Beyond that point, however, it is likely that truly universal theologies will emerge and will synthesize the religions of East and West, theologies that will be viewed as the epitome of sacred study for the age. For if, as Shoghi Effendi has written, the Kitáb-i-Íqán "has laid down a broad and unassailable foundation for the complete and permanent reconciliation" of the followers of the world's great religions (God Passes By 139), Bahá'í scholars will be required to bend their minds to the development of theologies that are able to reconcile the spiritual teachings of the Orient and the Occident.
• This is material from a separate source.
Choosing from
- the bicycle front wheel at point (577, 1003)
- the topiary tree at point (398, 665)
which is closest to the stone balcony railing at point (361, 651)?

Finally, the following statement of Raimundo Pannikar, the noted comparative religionist, which could be read almost as a supplication for the intervention of a prophetic figure in our time as a way out of the tragic dilemma in which we find ourselves, will strike at the same time a responsive chord and a note of pathos for members of the Bahá'í Faith:

Great perceptive, prophetic figures and thinkers have appeared, yes, but scarcely any of the stature of a Sakyamuni, a Zarathustra, of a Confucius, any of the stature of a representative of the whole course of the age, any in a position to guide, "sublimate," cause to "precipitate" (in the chemical sense of the word), or at least to assist at the birth of, the "new mankind" still in gestation.... What is needed today is a force that, in the old traditional schema, could be defined as "prophetic"—in order to search out, with the authority of the fully lived personal experience, a path to the altogether human assimilation and vanquishing of the new, dehumanizing positions imposed by contemporary civilization.... (Silence 93)


A Persian nobleman proclaimed in the last century to be such a one. His person, life, teachings, and community provide us with more than adequate proof of his mission. We have only to wonder why Bahá'u'lláh's voice has not yet been heard in the sacred academy of the proponents of world theology.